Avo Schönbohm and Anastasia Zahn

The purpose of this paper is to develop a framework for an enlightened management and governance praxis against a backdrop of cognitive and motivational biases promoting a…

Abstract

Purpose

The purpose of this paper is to develop a framework for an enlightened management and governance praxis against a backdrop of cognitive and motivational biases promoting a reflected international capital budgeting decision process. Furthermore, societally relevant questions are raised whether these biases might have an effect on various stakeholders in public–private partnerships. Recurring failures of international business investments motivate reflective, cognitive and socio-constructivist perspectives on the international capital budgeting process.

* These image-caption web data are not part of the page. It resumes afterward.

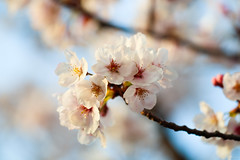 cherry blossoms (Christine_S.) Tags: flowers flower blossom spring japan hanami canon eos ef100mm macro mirrorless m5 nature explore explored bright pretty bluesky blossoms sakura サクラ 桜 さくら ソメイヨシノ yoshino ngc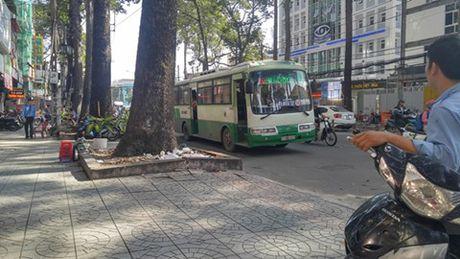 Va cham giao thong, tai xe xe bus dam nguoi trong thuong - Anh 1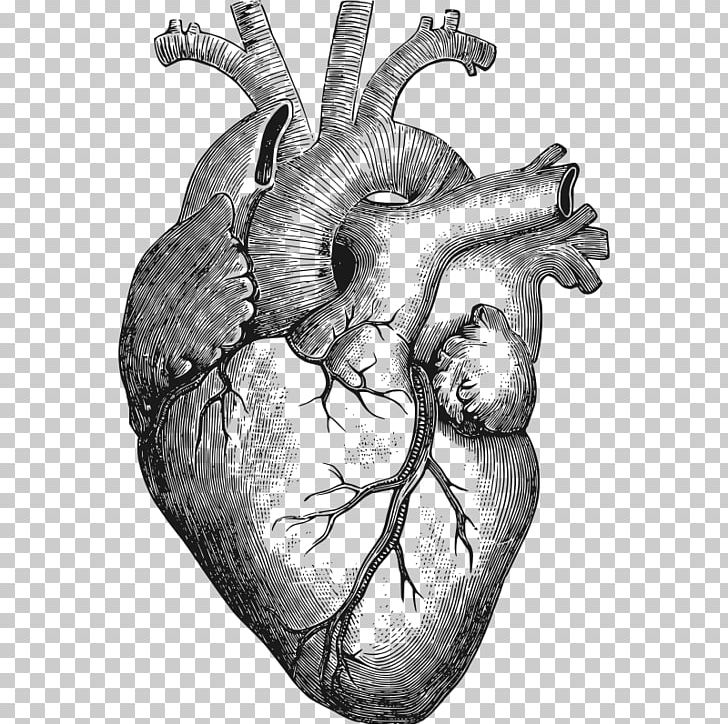 Heart Anatomy T-shirt Organ Human Body PNG, Clipart ...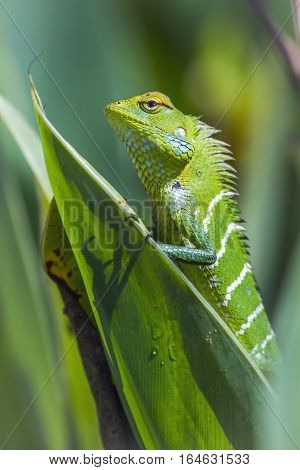 Green forest lizard in Ella, Sri Lanka ; specie Calotes calotes family of Agamidae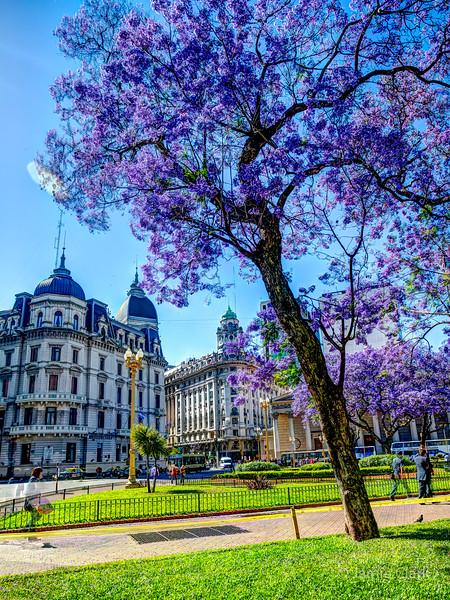 Jacarandas bloom in Plaza Mayor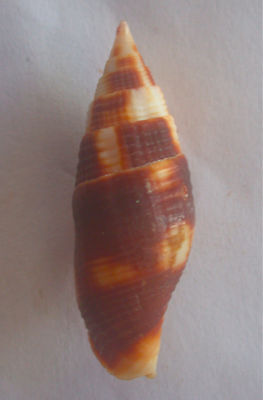 seashell Mitra chrysostoma 37/38mm Gem/F+++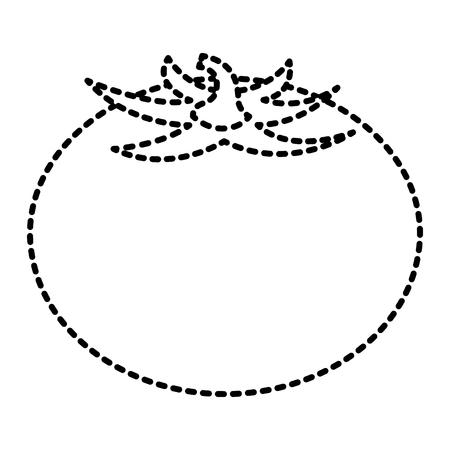 Fresh tomato vegetable food healthy vector illustration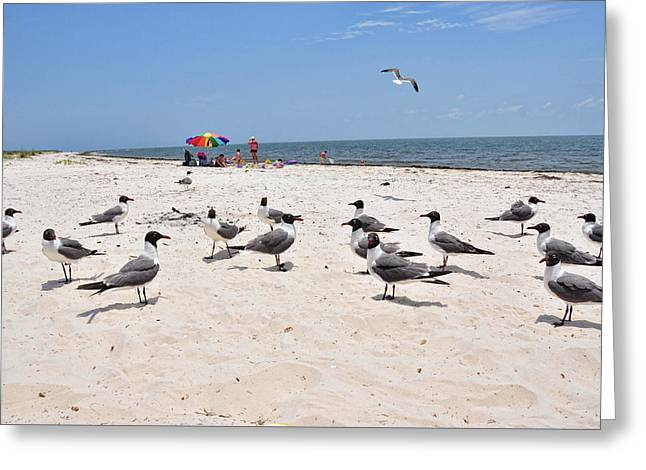 Greeting Card featuring the photograph Beach Party by Jan Amiss Photography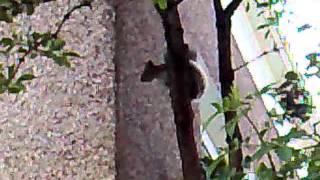 Уникална Пееща катерица!!!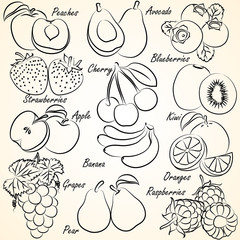 Collection of Fruits doodles vector,illustration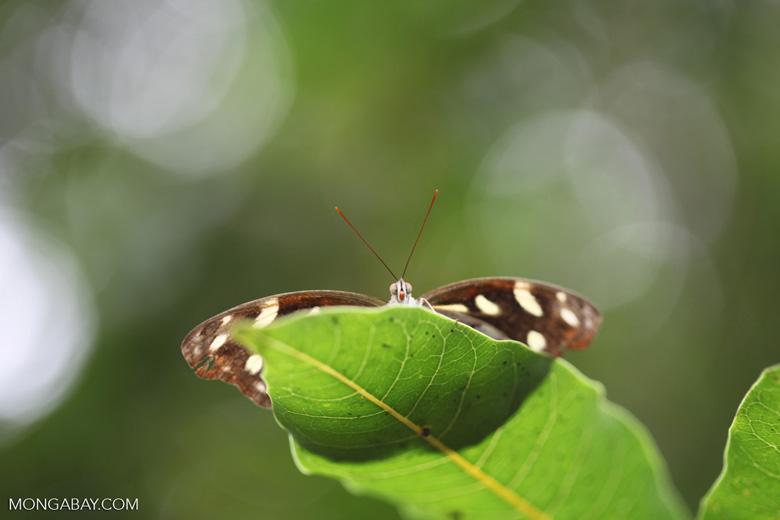 Butterfly peeking over a leaf [brazil_0974]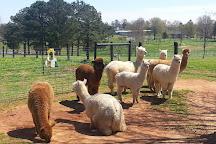 Southern Estates Alpacas, Adairsville, United States
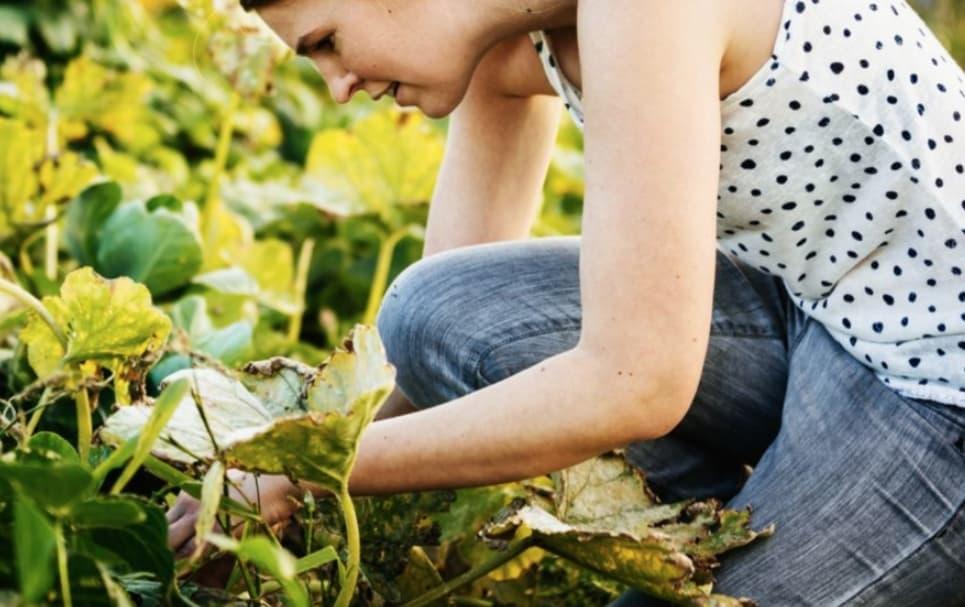 Sigue Estos Maravillosos Consejos Para Que Tu Jardín Sea La Envidia De Todos
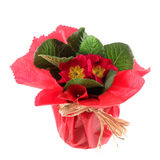 vase för pap för härlig brödost slågen in röd Royaltyfria Foton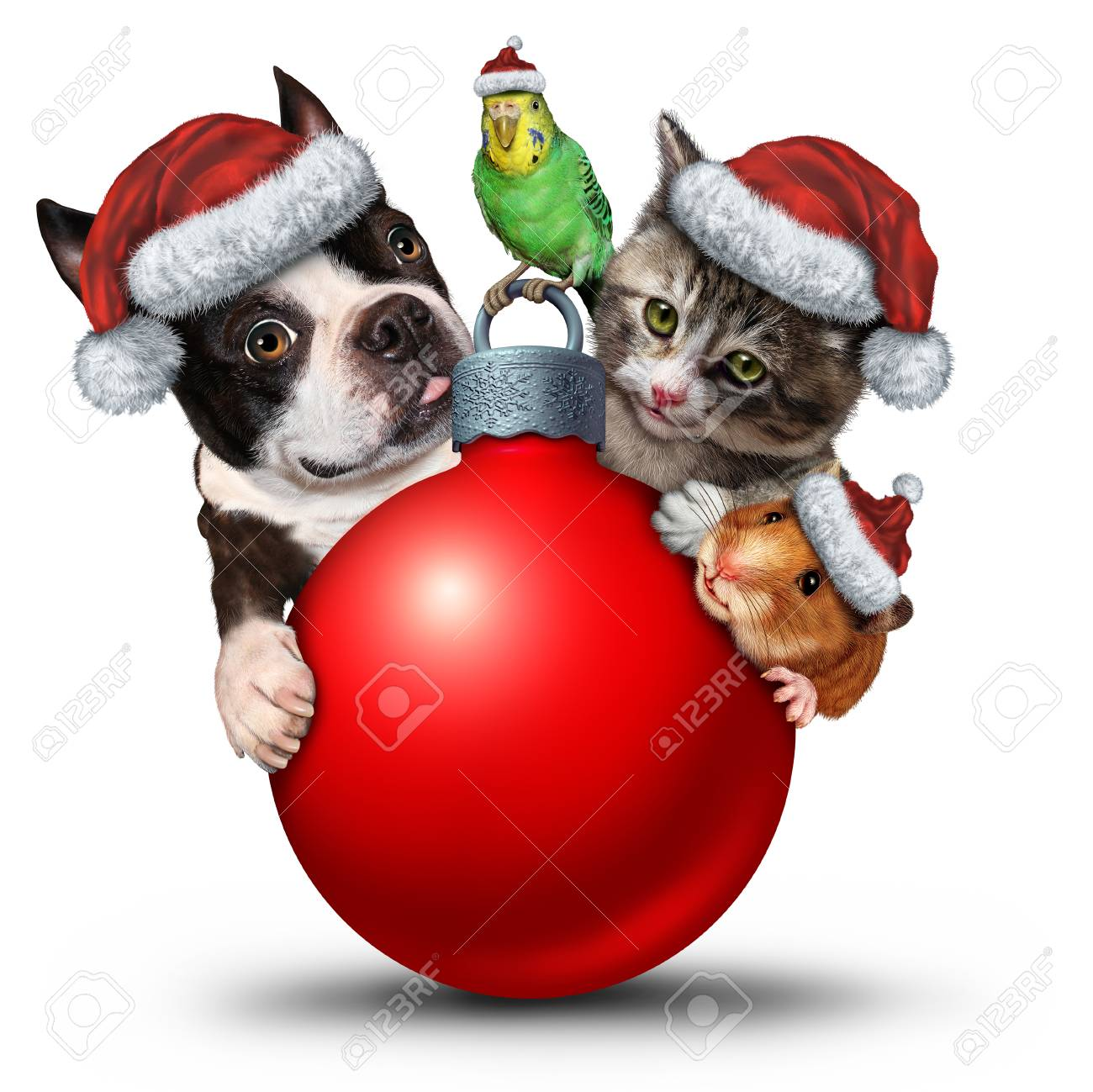Christmas 10x12 FT Backdrop Photographers,Xmas Crew Cat Dog Bird Mouse and Rabbit Bunny with Santa Hats Grumpy Pets Picture Background for Baby Birthday Party Wedding Vinyl Studio Props Photography
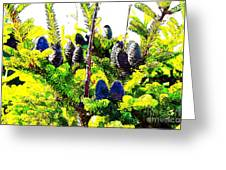 Fir Tree Buds Abstract Greeting Card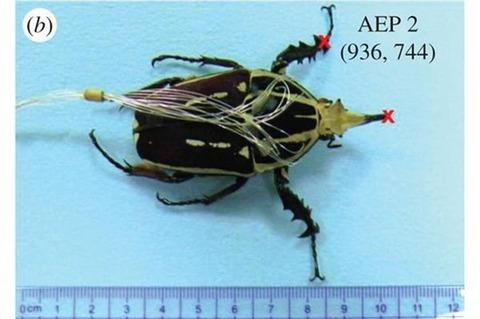 490_虫ロボット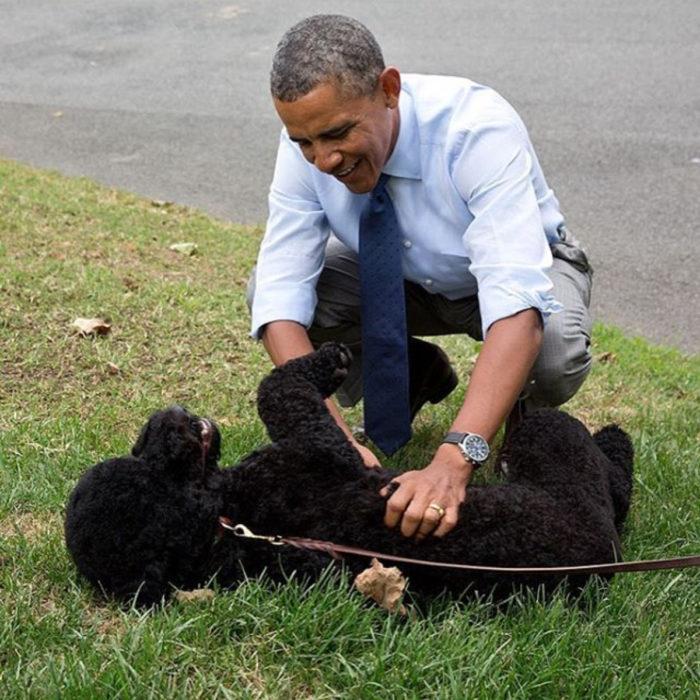 Famosos con sus perros; Barack Obama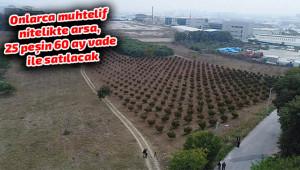 TOKİ'nin arsaları Urfa'da açık arttırma ile satışa çıkıyor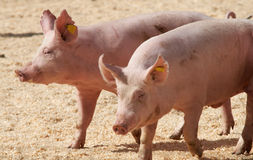 Pigs. Two pink thoroughbred pigs running on stage stock photo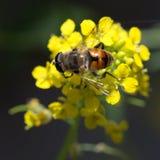 Abeja en la flor amarilla en naturaleza Macro Fotografía de archivo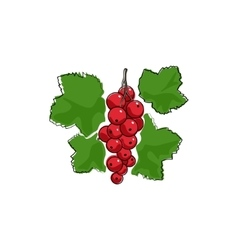 Redcurrant Isolated on White vector image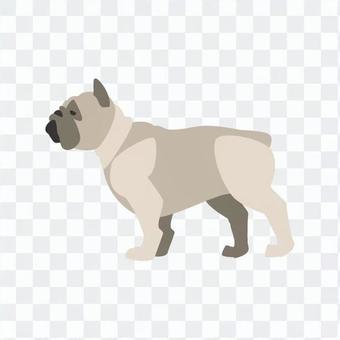 狗 - 帕格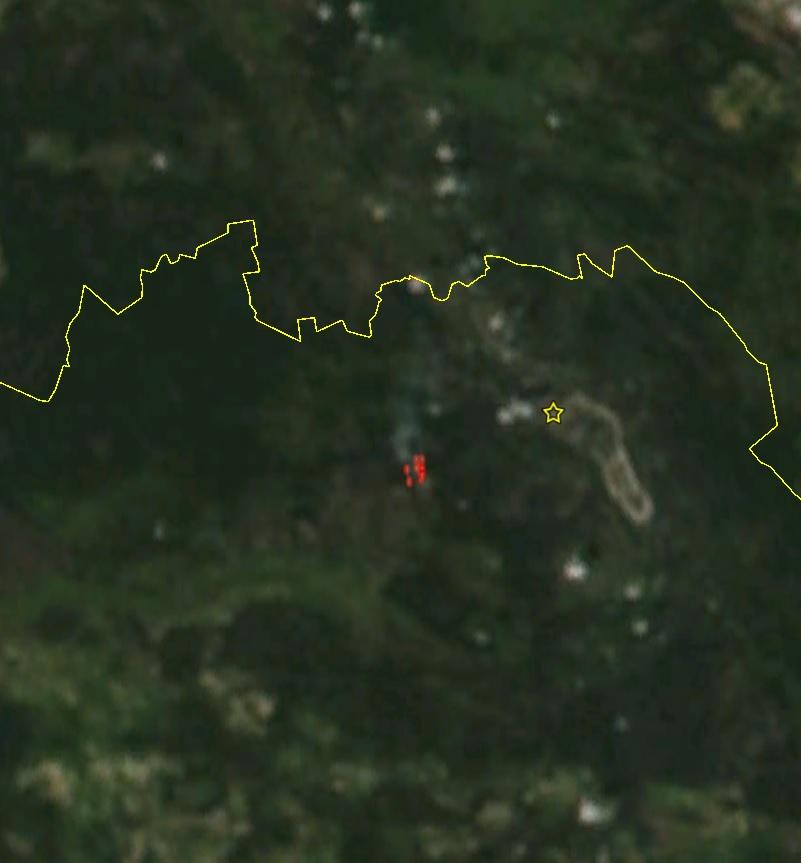 Пожар вчернобыльской зоне отчуждения распространился на25 гектаров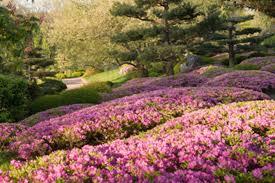 Botanical Gardens In Illinois Chicago Botanic Garden Glencoe Illinois Top Botanical Gardens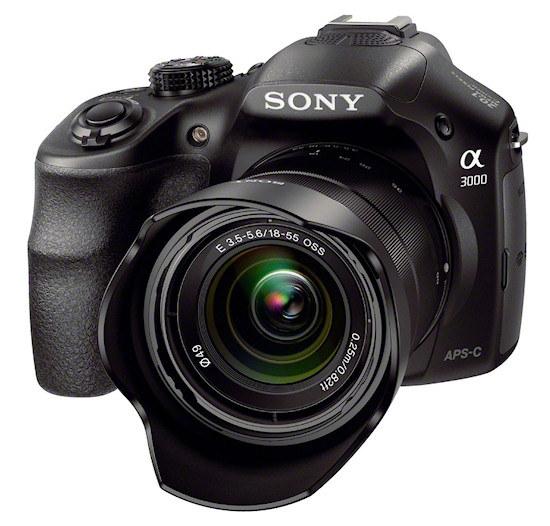 Sony Alfa 3000 /materiały prasowe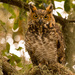 Friendly Great Horned Owl!
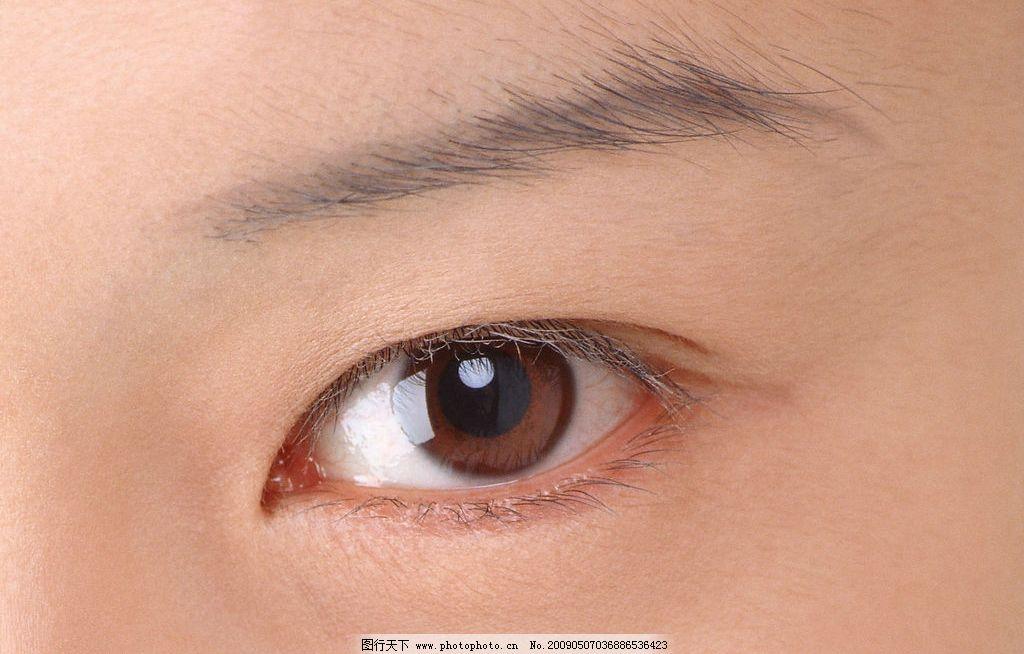 手绘图眉毛眼睛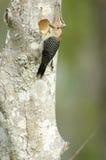 Red-bellied Woodpecker (Melanerpes carolinas) Royalty Free Stock Photo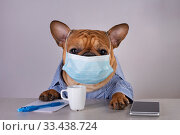 French bulldog in medical mask at workplace during pandemic. Стоковое фото, фотограф Светлана Валуйская / Фотобанк Лори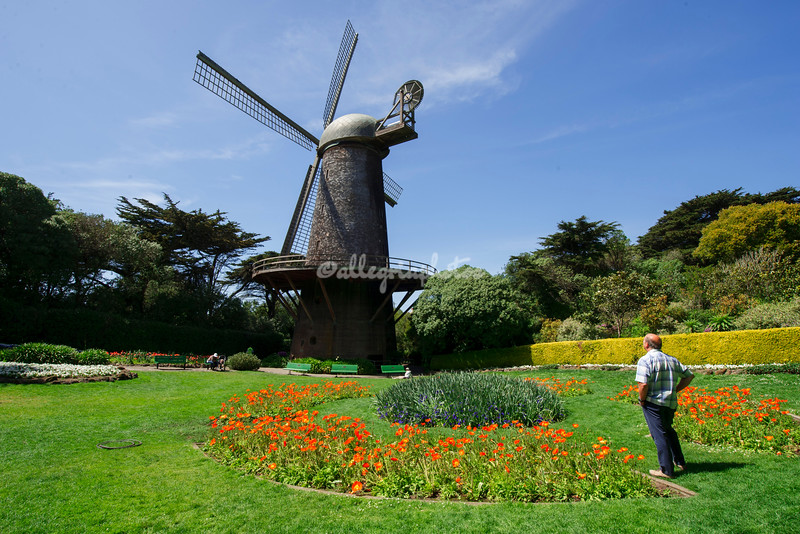 Dutch Windmill, San Francisco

Design/methodology/approach

Based on an interdisciplinary literature review and substantiated by empirical studies, the cognitive biases and flaws of the international capital budgeting process are discussed making use of a five-stage process scheme. The article applies the interpretative paradigm and regards the international capital budgeting process stages as a socio-political process of reality construction and critically assesses the motives of its actors. Consequently, the authors develop and discuss three principle-based behavioural rationalisation factors.

Findings

International capital budgeting is not a process of rational choice but of social construction of reality. Reflective prudence, critical communication and independence are three rationalisation factors which could, if applied along the five stages of the international capital budgeting process, systematically lead to de-biasing and thus enhance the performative praxis of international investment decisions.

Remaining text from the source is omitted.